Retype the records exactly, with nothing added or dropped.

** SOURCE MATERIAL follows **

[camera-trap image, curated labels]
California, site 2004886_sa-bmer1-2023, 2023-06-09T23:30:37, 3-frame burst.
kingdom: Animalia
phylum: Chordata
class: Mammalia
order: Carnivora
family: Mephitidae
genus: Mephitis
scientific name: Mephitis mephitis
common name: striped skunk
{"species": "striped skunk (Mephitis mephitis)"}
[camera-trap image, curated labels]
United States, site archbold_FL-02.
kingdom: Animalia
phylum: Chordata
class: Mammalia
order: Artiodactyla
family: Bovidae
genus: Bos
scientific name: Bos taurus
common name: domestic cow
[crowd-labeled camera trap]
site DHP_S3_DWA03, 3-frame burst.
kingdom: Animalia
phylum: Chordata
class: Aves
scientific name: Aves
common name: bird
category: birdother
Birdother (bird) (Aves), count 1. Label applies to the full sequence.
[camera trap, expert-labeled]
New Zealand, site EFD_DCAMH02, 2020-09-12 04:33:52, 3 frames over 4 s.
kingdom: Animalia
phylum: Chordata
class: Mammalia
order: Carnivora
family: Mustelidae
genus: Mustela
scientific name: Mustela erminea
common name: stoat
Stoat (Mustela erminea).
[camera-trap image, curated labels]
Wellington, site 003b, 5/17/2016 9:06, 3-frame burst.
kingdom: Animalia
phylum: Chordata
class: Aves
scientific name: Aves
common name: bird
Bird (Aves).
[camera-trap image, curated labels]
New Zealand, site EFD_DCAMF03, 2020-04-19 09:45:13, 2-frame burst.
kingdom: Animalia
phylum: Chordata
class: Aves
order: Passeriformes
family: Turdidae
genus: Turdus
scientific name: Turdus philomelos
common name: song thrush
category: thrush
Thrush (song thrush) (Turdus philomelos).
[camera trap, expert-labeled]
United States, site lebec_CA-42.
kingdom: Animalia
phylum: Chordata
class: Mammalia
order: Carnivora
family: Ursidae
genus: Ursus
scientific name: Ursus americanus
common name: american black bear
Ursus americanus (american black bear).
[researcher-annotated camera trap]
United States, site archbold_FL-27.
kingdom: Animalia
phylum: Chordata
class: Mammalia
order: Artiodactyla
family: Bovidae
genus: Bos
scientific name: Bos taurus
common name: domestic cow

** End of SOURCE MATERIAL **

- **SOLUTION**:
[camera-trap image, curated labels]
California, site 2004886_sa-bmer1-2023, 2023-06-09T23:30:37, 3-frame burst.
kingdom: Animalia
phylum: Chordata
class: Mammalia
order: Carnivora
family: Mephitidae
genus: Mephitis
scientific name: Mephitis mephitis
common name: striped skunk
{"species": "striped skunk (Mephitis mephitis)"}
[camera-trap image, curated labels]
United States, site archbold_FL-02.
kingdom: Animalia
phylum: Chordata
class: Mammalia
order: Artiodactyla
family: Bovidae
genus: Bos
scientific name: Bos taurus
common name: domestic cow
[crowd-labeled camera trap]
site DHP_S3_DWA03, 3-frame burst.
kingdom: Animalia
phylum: Chordata
class: Aves
scientific name: Aves
common name: bird
category: birdother
Birdother (bird) (Aves), count 1. Label applies to the full sequence.
[camera trap, expert-labeled]
New Zealand, site EFD_DCAMH02, 2020-09-12 04:33:52, 3 frames over 4 s.
kingdom: Animalia
phylum: Chordata
class: Mammalia
order: Carnivora
family: Mustelidae
genus: Mustela
scientific name: Mustela erminea
common name: stoat
Stoat (Mustela erminea).
[camera-trap image, curated labels]
Wellington, site 003b, 5/17/2016 9:06, 3-frame burst.
kingdom: Animalia
phylum: Chordata
class: Aves
scientific name: Aves
common name: bird
Bird (Aves).
[camera-trap image, curated labels]
New Zealand, site EFD_DCAMF03, 2020-04-19 09:45:13, 2-frame burst.
kingdom: Animalia
phylum: Chordata
class: Aves
order: Passeriformes
family: Turdidae
genus: Turdus
scientific name: Turdus philomelos
common name: song thrush
category: thrush
Thrush (song thrush) (Turdus philomelos).
[camera trap, expert-labeled]
United States, site lebec_CA-42.
kingdom: Animalia
phylum: Chordata
class: Mammalia
order: Carnivora
family: Ursidae
genus: Ursus
scientific name: Ursus americanus
common name: american black bear
Ursus americanus (american black bear).
[researcher-annotated camera trap]
United States, site archbold_FL-27.
kingdom: Animalia
phylum: Chordata
class: Mammalia
order: Artiodactyla
family: Bovidae
genus: Bos
scientific name: Bos taurus
common name: domestic cow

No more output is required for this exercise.